На военном корабле в походе негде упасть яблоку – такой тесноты не знают самые мрачные лондонские трущобы, где ютится беднота. Однако долгий и трудный опыт научил его обитателей применяться к этим нелегким условиям. На баке одни чинили одежду, весело переговариваясь между собой, другие, освободив себе квадратный ярд палубы, уселись, скрестив ноги, разложили инструменты, материалы и, не обращая внимания на шум и толкотню, занялись ювелирной работой: резали по кости, вышивали, мастерили крошечные модели. Ближе к корме офицеры гуляли по двое – по трое на тесных шканцах, переговариваясь и не мешая другим гуляющим.

В соответствии с флотской традицией они оставляли наветренную сторону Бакленду, пока тот находился на палубе, а сегодня, судя по всему, Бакленд решил задержаться надолго. Он глубоко ушел в разговор с Хорнблауэром. Они прохаживались вдоль шканцевых каронад, восемь ярдов туда, восемь ярдов обратно; на флоте давно убедились, что, когда пространство для прогулки ограничено, разговор не должен прерываться на поворотах. Каждая пара офицеров, упершись в ограждение, поворачивала обратно. На мгновение они оказывались лицом друг к другу и продолжали разговор без малейшей паузы. Все ходили, сцепив руки за спиной, – еще мичманами их начисто отучили держать руки в карманах.

Так ходили и Бакленд с Хорнблауэром. Остальные бросали на них любопытные взгляды, ибо даже в этот золотой вечер, когда солнце садилось с правого борта в эмалево-синее море, обещая великолепный закат, все знали, что под ними в каюте лежит несчастный больной, наполовину замотанный в смирительную рубашку, и Бакленд должен решить, что же с ним делать. Взад и вперед, взад и вперед ходили Бакленд с Хорнблауэром. Последний, по обыкновению, держался почтительно, а Бакленд, очевидно, задавал вопросы. Некоторые ответы явно были для него неожиданны: Бакленд не раз останавливался посреди поворота, глядел Хорнблауэру в лицо и, видимо, переспрашивал. Хорнблауэр, судя по всему, твердо, но с почтением стоял на своем. Солнце освещало изможденное лицо Бакленда.

Может быть, счастливая судьба надоумила Хорнблауэра искупаться под помпой – именно с этого начался разговор.

– Военный совет? – спросил Смит Буша, глядя на двух офицеров.

– Вряд ли, – ответил Буш.

Первый лейтенант не станет напрямую просить совета или даже спрашивать мнение у офицера настолько младше себя по возрасту. И все же… все же это возможно, если начать малозначащий разговор о чем-то другом.

– Только не говорите мне, что они обсуждают католическую эмансипацию[42]42
   Имеется в виду движение за предоставление католикам равных прав с англиканами. Этот вопрос оставался одним из самых животрепещущих в политической жизни Британии до начала тридцатых годов XIX в., когда Веллингтон, в то время премьер-министр, продавил закон, позволивший католикам избираться в парламент.


[Закрыть]
, – сказал Ломакс.

Вполне возможно, виновато подумал Буш, что они обсуждают нечто иное – например, как же капитан свалился в люк. При этой мысли Буш поймал себя на том, что машинально ищет глазами Уэлларда. Тот беззаботно болтал на грота-вантах с мичманами и подштурманами. Но может быть, Бакленд и Хорнблауэр говорят совсем о другом. Судя по их поведению, темой разговора были теории, а не факты.

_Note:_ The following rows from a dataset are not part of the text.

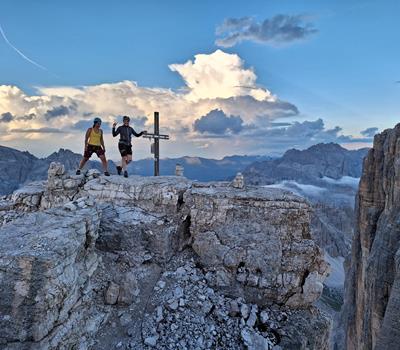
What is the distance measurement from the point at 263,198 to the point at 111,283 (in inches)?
269

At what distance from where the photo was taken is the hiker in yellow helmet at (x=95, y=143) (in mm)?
16984

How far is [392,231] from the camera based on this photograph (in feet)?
86.6

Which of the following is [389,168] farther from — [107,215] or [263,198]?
[107,215]

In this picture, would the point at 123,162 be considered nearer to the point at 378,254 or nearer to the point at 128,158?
the point at 128,158

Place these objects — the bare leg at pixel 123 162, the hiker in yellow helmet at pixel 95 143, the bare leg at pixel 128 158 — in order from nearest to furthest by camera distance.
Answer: the hiker in yellow helmet at pixel 95 143
the bare leg at pixel 123 162
the bare leg at pixel 128 158

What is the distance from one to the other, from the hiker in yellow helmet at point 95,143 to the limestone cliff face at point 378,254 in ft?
53.5

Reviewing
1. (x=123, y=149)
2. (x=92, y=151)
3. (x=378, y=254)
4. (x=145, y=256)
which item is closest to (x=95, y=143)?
(x=92, y=151)

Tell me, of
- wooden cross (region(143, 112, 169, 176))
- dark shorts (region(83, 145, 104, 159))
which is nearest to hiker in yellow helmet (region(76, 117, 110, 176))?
dark shorts (region(83, 145, 104, 159))

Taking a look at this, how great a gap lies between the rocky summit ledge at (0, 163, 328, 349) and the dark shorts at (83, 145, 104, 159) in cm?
98

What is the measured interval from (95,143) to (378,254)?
2180cm

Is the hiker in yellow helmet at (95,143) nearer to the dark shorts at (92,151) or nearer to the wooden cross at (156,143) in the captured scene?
the dark shorts at (92,151)

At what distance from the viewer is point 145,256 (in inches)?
546

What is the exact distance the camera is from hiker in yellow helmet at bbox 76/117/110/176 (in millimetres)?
16984

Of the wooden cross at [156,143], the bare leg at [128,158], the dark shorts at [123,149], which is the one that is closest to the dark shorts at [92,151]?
the dark shorts at [123,149]
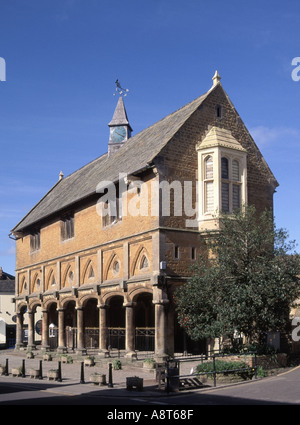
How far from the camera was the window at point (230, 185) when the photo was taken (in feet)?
93.1

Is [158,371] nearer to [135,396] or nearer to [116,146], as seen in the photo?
[135,396]

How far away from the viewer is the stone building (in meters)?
27.0

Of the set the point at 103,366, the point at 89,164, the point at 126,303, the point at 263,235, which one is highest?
the point at 89,164

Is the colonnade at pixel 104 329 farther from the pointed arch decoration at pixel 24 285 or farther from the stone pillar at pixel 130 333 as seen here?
the pointed arch decoration at pixel 24 285

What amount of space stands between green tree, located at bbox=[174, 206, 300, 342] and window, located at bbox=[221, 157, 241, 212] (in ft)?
11.5

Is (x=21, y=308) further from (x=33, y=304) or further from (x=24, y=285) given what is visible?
(x=33, y=304)

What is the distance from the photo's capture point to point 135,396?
1777 cm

– Во всяком случае, до чего-то они договорились, – сказал Смит.

Хорнблауэр отдал честь, и Бакленд повернулся, чтобы идти вниз. Несколько пар любопытных глаз устремились на оставшегося в одиночестве Хорнблауэра. Заметив эти взгляды, он шагнул к офицерам.

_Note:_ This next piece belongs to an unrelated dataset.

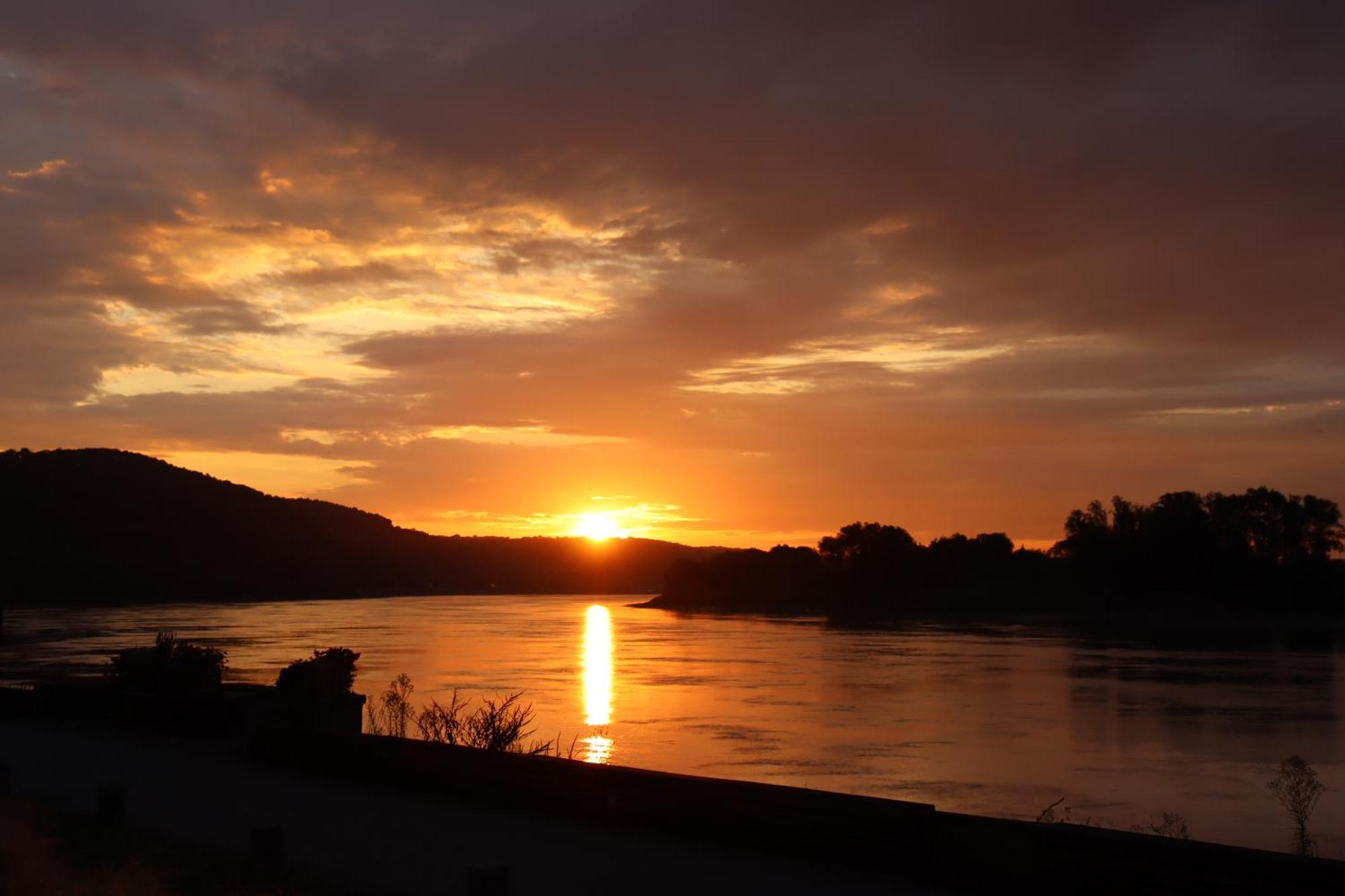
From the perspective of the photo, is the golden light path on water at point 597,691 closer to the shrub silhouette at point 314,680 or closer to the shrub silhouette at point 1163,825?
the shrub silhouette at point 314,680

– Государственные дела? – Ломакс задал вопрос, который хотелось задать всем.

Хорнблауэр спокойно встретил его взгляд.

– Нет, – улыбнулся он.

– Было похоже, вы обсуждаете что-то важное, – заметил Смит.

– Смотря что подразумевать под этим словом, – ответил Хорнблауэр.

Он все еще улыбался, но улыбка не давала ни малейшего ключа к его мыслям. Настаивать дальше было бы грубо, – может быть, они с Баклендом обсуждали что-нибудь личное. По их виду ни о чем нельзя было догадаться.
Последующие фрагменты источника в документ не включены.